# Puppy Checklist



## GSD Fan (Sep 20, 2010)

I have these items ready for my puppy:

4 nylabones
2 kongs
2 bowls (may not be needed, considering raw)
1 clicker
2 traveling bowls
1 treat pouch
1 bone rope toy
1 collar
1 leash

next on the list:
crate
traveling carrier

What else do I need? Thank you.


----------



## PaddyD (Jul 22, 2010)

Soft squeaky toy; tennis balls; Kong Wubba
Dog poop pick-up bags

My dog always ignored nylabones


----------



## Caitydid255 (Aug 28, 2010)

I found that an old stuffed animal or a pillow was a great comfort to Freyja on her first couple of nights away from her mom. Having something soft to cuddle up to helped her relax. She still has the stuffed animal, its the only stuffed object that she hasn't destroyed.


----------



## GSD Fan (Sep 20, 2010)

Okay, adding squeaky toy, tennis balls, and a stuffed animal to the list.
I can just use plastic zip bags for poop.


----------



## Stosh (Jun 26, 2010)

Besides the crate, I can't think of anything else. Food, I suppose you have that already. Mine also enjoyed the soft animal to snuggle--the breeder gave me a small towel that the pups had slept on to take home, they do that with every pup. See if they have something like that you can have.


----------



## emsoskar (Oct 17, 2008)

A collar tag with his or her name on it :wub:


----------



## cassadee7 (Nov 26, 2009)

Nature's Miracle and a bunch of paper towels.


----------



## Bunch of Rascals (Dec 27, 2010)

Nature's Miracle is good but a cheap alternative that we used is a white vinegar/water mix. It gets the pheromones out just as effectively and you can just use a cheap water bottle. My suggestion for your list is bully sticks!!! Oh and we feed raw but still use the bowl. A lot of people feed on a mat but we just got a BIG bowl and he keeps it in there. Eases my mind


----------



## PaddyD (Jul 22, 2010)

cassadee7 said:


> Nature's Miracle and a bunch of paper towels.

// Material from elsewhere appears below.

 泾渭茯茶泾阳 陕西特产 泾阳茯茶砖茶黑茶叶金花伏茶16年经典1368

Bissel carpet shampooer with a pet attachment.


----------



## XTOL (Jun 9, 2010)

Most important...a big box of bandaids and a tube
of antiseptic ointment. For the inevitable land shark phase.


----------



## paulag1955 (Jun 29, 2010)

Kong squeaky balls.


----------



## ZAYDA (Apr 22, 2010)

Bowl of treats placed near the outside door that he or she will be going out to go potty. 

Nothing else is needed except never let her/him out of your site. 
They will enjoy the toys they find on their own.

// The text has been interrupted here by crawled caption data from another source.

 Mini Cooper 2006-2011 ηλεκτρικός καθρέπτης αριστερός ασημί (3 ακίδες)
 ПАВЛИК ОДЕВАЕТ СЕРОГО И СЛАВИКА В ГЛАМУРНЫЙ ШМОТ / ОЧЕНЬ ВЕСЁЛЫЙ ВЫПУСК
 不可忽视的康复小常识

Check back after 4 weeks and now your list will change...lol good luck.

PS . you might want some crate info also to help you handle the first 1-3 nights.


----------



## GSD Momma (Dec 28, 2010)

I actually prefer the Advanced Nature's Miracle - it smells great. I can't stand the vinegar and water smell (barf).

One tip I just learned (the hard way), close off an area for playtime with the pup but don't make it too large. I gave ours run of the entire kitchen for play time (and I have a huge kitchen that is open concept) and the pup was way too distracted to even WANT to play with toys. After enclosing a much smaller area for playtime, she is MUCH more focused and relaxed now and not the holy terror / land shark she was a few days ago... LOL


----------



## RudeDogTraining (Jan 7, 2011)

patience, coffee (for those long sleepless-puppy nights, or early morning potty time), bitter yuck for when she starts wanting to chew inappropriate things. And I think you also need a congratulations from us on the forum!  :hugs:


----------



## Stosh (Jun 26, 2010)

Yes...congratulations on getting a new puppy!! Very exciting! Nothing holds as much hope and adventure as much as a new fluffy pup.


----------



## SARAHSMITH (Sep 19, 2010)

baby gates or corral.


----------



## GSD Fan (Sep 20, 2010)

Um, I haven't gotten the puppy yet. I'm just getting ready. Thank you for the congratulations any way. There's a pup that my breeder has that no one has claimed and I'd love to have him, even though he is a male.  He's dark red and white (siberian husky). But I'm getting off topic. Only two more major things on my list (crate and carrier).


----------